UNA HISTORIA PARA MISIONEROS
Todas las fibras y acuarelas del taller suspiraban por el galán, pues las preferencias del pintor por utilizarlo le habían conferido un cierto aire especial.
Cierto día, un viejo plumín de tinta china, lleno de envidia porque el pincelín era el centro de la atención femenina del taller, sembró en él una inquietante cuestión. Le dijo: ¿Tú te crees muy bueno? Pues lamento informarte que tú solo no vales nada. Jamás decides tú qué es lo que pintarás, o qué colores utilizarás, sino que eres nada más un miserable esclavo del pintor que es quien te usa como a él se le da la gana.
Esta calumniosa declaración inquietó en gran manera al pincelito. ¿Sería verdad lo que el plumín había dicho? ¡Seguro que no! El pintor era bueno. Sin embargo, si las cosas eran así, ¿qué derecho tenía el pintor de hacer con él lo que quisiera? ¡El pincelito era el que se ensuciaba y el que se desgastaba al raspar sus cerdas contra el lienzo. ¿Por qué habría de llevarse los laureles el pintor?
La sombra de esta incomodidad quedó flotando en el ánimo del pincelito, de suerte que al día siguiente, cuando el pintor lo tomó en sus manos, decidió que sería él quien dictaría los trazos. Así, cuando el pintor quería realizar una línea, el pincelito hacía fuerza para pintarla en otra dirección. Cuando el pintor quería cargar el pincel en un color, él apuntaba hacia otro tarrito de pintura.
Con tal comportamiento, el pintor no entendía qué estaba sucediendo, puesto que en el lienzo tan sólo aparecieron manchones deformes y antiestéticos. Luego de varios intentos fallidos, el pintor simplemente dejó al pincelito de lado y tomó otro para recomenzar su obra.
Esto puso aún más furioso a nuestro amiguito. ¿Quién se creía ese pintor para cambiarlo a él, al mejor, por un pincel cualquiera? ¡Ahora mismo se pondría él solo a pintar sin necesidad de que ese estúpido pintor lo manipulase con sus manos sucias de pintura! Y así lo hizo. Se ubicó frente a un lienzo y con varios potes de pintura junto a él y comenzó a pintar. De más está decir, que tan sólo una masa informe de colores superpuestos apareció sobre el lienzo. Y todos se rieron del pincelito por su osadía.
Nuestro amiguito, avergonzado, deprimido y frustrado, se retiró a llorar lágrimas de pintura en su vaso. Había hecho el ridículo. Todos se habían reído de él. Todos, menos el pintor, que lo tomó dulcemente en sus manos y le dijo:
- Querido amiguito, yo sé que tú eres el mejor, pero lo eres en mis manos.

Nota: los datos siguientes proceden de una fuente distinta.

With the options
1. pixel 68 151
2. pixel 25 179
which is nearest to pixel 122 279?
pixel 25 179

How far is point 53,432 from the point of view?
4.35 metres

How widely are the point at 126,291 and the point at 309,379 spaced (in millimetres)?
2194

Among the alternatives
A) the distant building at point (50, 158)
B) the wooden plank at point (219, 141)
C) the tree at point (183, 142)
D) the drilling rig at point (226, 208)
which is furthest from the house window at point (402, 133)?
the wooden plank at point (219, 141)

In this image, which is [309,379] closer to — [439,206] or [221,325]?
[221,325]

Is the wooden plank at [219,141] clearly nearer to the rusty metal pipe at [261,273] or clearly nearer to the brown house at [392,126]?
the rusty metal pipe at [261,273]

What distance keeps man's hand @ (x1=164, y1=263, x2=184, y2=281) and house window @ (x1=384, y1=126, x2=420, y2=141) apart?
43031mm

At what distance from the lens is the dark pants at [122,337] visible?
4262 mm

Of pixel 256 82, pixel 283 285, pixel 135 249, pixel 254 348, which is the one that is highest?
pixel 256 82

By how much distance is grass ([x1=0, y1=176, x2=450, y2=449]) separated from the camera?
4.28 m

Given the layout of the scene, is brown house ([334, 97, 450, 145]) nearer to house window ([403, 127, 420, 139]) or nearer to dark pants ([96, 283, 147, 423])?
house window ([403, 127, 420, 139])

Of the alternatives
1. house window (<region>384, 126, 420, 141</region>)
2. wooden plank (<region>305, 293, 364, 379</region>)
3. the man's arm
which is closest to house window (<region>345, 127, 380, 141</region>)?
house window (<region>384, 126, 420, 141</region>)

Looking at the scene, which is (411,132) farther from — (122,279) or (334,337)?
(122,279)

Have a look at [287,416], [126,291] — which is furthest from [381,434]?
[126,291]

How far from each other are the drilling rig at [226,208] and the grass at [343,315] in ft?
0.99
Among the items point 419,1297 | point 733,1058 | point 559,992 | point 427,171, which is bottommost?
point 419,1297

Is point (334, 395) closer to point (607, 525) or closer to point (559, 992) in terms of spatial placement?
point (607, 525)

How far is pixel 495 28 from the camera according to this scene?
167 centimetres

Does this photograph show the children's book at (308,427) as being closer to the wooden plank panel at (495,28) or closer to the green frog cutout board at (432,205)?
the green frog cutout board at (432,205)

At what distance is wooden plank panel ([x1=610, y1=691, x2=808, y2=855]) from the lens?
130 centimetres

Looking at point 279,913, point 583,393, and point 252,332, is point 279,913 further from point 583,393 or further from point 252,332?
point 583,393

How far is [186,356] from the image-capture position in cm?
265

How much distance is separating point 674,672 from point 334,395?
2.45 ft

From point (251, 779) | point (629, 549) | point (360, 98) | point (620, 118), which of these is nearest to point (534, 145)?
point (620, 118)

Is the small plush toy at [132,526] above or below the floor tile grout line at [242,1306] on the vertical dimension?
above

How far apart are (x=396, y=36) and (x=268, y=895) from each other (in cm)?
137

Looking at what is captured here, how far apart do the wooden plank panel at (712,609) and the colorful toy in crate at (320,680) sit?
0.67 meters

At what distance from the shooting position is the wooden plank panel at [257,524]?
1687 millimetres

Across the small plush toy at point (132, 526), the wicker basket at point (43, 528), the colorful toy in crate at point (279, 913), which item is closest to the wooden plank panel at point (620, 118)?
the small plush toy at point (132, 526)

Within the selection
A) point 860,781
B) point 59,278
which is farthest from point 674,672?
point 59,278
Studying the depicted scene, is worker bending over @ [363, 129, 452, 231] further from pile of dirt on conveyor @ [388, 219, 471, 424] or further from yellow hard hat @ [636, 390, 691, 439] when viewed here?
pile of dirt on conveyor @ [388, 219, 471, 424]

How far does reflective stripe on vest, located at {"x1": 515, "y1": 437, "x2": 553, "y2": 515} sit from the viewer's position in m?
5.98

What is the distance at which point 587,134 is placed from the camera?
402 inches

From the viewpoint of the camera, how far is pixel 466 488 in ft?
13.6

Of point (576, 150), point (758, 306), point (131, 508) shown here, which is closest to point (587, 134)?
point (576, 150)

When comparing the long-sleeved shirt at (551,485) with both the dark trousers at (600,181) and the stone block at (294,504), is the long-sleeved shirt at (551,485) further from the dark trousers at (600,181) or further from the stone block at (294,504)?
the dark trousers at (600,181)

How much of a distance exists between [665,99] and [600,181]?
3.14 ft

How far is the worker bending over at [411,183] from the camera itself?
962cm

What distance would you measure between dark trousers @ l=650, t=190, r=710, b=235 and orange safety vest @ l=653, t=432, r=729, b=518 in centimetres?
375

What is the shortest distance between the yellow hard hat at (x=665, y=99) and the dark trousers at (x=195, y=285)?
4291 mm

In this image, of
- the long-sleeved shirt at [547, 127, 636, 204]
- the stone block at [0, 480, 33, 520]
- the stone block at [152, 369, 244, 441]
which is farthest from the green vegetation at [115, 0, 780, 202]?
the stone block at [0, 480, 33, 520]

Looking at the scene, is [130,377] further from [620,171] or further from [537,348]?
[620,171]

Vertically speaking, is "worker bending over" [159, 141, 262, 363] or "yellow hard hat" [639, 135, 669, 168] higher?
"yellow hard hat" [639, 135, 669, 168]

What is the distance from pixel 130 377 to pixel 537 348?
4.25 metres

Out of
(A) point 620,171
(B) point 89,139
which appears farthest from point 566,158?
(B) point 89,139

No eres un esclavo, sino que juntos, los dos, pintamos. Así como yo te necesito a tí, tú me necesitas a mí. Sólo dejándote conducir por mis manos podemos crear juntos la belleza. El que sea yo quien dirige tus movimientos no te quita mérito, sino que por el contrario te enaltece, porque yo te elijo a ti entre todos los otros pinceles. ¿Nunca lo habías pensado así? Yo te amo, y te elijo a ti, entre muchos otros, cada vez que te utilizo. Y ahora sécate esas lágrimas, y vamos a seguir pintando.
Y el pincelito comprendió que en su naturaleza de pincel estaba el dejarse conducir por las manos del pintor, que sólo así podía ser lo que él era: un pincel.
¿Qué les parece? Nosotros los misioneros somos también pequeños pinceles en las manos de Dios, con las que El pinta su obra en el mundo. No somos nosotros los que evangelizamos, ¡ojo! Es El quien amorosamente nos elige para llevar a cabo su plan. Claro que muchas veces corremos el riesgo de creer que somos nosotros los que obramos, y podemos caer en la actitud de creernos mejores que los demás, más sabios, o más importantes. O, lo que es peor, podemos caer en la tentación de pretender hacer las cosas a nuestro modo. Pero ¿quién mejor que el Gran Pintor de los Cielos, que en su infinita misericordia pensó de antemano el cuadro que quiere pintar, para ser quien guíe nuestra labor? Si nosotros apenas podemos ver el minúsculo pedacito del cuadro que nos toca pintar, ¿porqué pretendemos decidir cómo pintarlo si no conocemos el resto?
Dios nos invita a ser humildes y dejarnos guiar por sus manos para que sea El quien conduzca nuestros pasos a lo largo del día, y a confiar en que El sabe perfectamente a dónde quiere llevarnos.